P3を構成する予定のマースク、MSC、CMA-CGM3社のスペースを単純に足すと、
欧州航路は46%、北米航路が24%ぐらいです。
CKYHは今のままでも充分対応できるとは思いますが、更にミックスフリートも含め、
航路の合理化、コスト削減ができないかという点については常々話をしています。
P3の最近の動向ですが、皆さん既にご存知かもしれませんが、一応申しておきますと
10月24日にアメリカではFMCに届け出が出たということです。
一方で、アメリカの荷主団体、ニットリーグ(The National Industry Transportation League)
からFMCに対し、厳密な調査を要請するとの依頼が出ているようです。
【ドライバルク】
Q.1 ケープサイズのフリー船はこれまで1割未満だったと思いますが、
方針としては来年もそういうイメージで宜しいでしょうか?
A.1 中国中心に荷物は増えてきていますけれども、船腹過剰の状態に変わりはないと
思いますから、慎重には行こうと思っています。フリー船を沢山増やすつもりはありません。
Q.2ドライバルクの市況について、現状とこれからのアウトルックをお示しいただきたい。
A.2 ケープサイズの市況が今回上がったのは、
中国が7月上旬に経済の減速に歯止めをかけるべく都市のインフラ整備や地下鉄、内陸部の鉄道建設等
手を打っており、粗鋼生産が上向いていて、鋼材の価格も8月以降上がってきていることが基本的にあります。

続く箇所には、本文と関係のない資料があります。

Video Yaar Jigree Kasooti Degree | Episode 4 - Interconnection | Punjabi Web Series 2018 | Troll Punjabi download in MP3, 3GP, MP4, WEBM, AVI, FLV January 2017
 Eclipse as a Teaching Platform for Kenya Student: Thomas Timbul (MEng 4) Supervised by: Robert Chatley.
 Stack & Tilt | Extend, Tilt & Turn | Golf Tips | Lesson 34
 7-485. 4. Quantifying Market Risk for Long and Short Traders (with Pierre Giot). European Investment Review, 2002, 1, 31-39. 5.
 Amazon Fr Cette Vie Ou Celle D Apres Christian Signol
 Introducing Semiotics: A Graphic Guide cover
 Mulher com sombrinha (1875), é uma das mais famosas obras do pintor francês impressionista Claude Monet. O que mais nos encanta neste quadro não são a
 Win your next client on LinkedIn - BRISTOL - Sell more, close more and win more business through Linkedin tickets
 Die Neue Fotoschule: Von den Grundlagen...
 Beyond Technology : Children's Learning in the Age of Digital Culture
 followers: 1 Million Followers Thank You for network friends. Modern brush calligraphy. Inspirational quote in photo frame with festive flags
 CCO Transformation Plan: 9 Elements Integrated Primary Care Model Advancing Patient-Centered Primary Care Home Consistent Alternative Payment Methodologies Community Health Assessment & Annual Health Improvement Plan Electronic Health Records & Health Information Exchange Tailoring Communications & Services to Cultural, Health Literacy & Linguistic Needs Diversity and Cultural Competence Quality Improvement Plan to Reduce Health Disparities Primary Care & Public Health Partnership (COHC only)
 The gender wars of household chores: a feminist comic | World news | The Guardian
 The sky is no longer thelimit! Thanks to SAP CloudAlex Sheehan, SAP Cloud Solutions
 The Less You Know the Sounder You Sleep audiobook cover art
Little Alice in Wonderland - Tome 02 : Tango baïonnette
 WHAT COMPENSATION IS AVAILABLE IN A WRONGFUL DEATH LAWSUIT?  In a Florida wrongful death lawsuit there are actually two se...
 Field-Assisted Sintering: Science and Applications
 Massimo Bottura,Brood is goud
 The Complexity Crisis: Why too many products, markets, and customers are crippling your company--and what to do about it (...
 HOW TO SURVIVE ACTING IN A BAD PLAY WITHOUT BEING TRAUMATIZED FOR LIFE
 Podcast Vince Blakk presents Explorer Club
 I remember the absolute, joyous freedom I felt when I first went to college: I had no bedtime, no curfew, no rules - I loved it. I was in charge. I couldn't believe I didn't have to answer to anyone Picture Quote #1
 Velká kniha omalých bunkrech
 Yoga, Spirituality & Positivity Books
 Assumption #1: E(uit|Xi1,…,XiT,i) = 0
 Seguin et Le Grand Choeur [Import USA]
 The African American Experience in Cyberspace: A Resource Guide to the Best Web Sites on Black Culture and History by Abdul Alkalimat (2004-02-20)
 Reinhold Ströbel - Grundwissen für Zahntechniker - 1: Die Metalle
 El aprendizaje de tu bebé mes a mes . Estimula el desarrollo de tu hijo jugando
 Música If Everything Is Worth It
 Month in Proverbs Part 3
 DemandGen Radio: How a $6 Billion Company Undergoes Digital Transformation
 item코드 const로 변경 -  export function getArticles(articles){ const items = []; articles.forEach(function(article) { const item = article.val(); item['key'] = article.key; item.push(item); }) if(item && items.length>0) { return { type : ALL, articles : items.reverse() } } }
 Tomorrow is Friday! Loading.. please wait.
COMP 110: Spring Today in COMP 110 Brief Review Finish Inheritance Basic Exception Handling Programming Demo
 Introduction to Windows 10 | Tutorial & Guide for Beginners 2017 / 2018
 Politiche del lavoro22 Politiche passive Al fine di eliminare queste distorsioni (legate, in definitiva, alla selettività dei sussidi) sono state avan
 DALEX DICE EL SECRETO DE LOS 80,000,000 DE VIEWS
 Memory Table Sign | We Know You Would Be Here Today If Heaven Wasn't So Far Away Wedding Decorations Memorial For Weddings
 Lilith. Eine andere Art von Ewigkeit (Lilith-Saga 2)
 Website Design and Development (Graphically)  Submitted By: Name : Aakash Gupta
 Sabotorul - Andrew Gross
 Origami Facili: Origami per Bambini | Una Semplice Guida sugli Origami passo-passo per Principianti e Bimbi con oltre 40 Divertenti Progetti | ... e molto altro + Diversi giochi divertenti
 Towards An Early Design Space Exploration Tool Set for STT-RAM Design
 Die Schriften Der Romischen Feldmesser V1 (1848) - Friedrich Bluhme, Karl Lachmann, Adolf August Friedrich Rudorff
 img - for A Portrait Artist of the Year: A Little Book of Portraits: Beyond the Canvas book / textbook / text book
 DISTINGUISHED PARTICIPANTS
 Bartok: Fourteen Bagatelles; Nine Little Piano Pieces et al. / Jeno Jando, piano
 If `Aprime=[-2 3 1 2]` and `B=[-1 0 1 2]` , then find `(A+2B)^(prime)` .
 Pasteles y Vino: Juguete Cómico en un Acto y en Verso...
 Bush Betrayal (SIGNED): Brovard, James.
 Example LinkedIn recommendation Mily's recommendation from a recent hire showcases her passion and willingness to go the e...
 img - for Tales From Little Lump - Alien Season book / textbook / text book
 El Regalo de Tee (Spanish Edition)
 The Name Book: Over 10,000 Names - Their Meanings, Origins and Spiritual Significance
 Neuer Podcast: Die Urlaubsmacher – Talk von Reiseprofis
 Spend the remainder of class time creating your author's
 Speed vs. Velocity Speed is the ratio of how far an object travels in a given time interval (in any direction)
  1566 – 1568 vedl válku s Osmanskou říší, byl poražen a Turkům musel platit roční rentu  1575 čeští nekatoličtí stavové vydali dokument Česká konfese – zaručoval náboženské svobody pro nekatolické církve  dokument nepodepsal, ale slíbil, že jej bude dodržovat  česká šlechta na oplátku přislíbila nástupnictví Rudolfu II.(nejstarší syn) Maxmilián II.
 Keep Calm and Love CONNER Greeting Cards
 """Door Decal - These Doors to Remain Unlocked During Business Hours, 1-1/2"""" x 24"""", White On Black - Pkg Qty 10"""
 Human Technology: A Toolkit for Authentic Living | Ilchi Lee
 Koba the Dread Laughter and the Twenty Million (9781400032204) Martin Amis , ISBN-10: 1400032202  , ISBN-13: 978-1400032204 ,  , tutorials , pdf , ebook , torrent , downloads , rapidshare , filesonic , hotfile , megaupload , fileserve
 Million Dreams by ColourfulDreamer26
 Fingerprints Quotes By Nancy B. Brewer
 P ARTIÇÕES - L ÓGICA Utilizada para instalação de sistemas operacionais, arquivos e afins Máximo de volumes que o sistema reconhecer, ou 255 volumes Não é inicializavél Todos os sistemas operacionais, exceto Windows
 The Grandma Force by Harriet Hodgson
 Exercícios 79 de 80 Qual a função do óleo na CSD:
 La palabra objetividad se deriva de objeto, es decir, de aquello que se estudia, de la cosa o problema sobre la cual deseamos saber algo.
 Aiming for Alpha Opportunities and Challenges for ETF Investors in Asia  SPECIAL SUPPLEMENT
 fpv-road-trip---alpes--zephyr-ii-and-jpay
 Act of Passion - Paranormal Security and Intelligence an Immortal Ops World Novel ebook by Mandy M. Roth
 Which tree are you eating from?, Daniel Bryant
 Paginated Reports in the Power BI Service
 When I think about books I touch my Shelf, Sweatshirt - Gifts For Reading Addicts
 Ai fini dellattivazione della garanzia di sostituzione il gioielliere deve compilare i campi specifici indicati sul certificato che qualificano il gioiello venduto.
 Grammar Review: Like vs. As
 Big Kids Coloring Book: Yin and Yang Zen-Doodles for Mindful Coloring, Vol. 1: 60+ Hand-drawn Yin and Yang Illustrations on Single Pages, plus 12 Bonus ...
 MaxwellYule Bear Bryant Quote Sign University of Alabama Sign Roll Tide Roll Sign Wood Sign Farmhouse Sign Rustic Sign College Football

もう1つは、ブラジルからの鉱石が、大体年前半は天候、洪水の影響があって出だしはスローペースだが、
年後半に行くに従って今まで上がってきている。そのような背景からケープサイズが上がってきました。
その後、パナマックス以下の小船が上がっているが、北米の穀物シーズンが10月からなので、
まだパナマックスからハンディは引き続き堅調です。
ケープは今のところ、用船料が足もと1万6,000ドル/日程度ぐらいまで下がっているが、
今の現状からにしても、まだもう少し12月に向けて少し上がるのではないか。
Q.3 ドライバルクの船隊のコストは船価の高い頃に発注した船が竣工して来て、上がっているのではないか?
A.3 高い新造船が入ってきたのではないかということについて言えば、それはその通りです。
リーマンショック以前に発注した高い船の竣工を随分遅らせてきたが、それらが船隊に加わりつつある。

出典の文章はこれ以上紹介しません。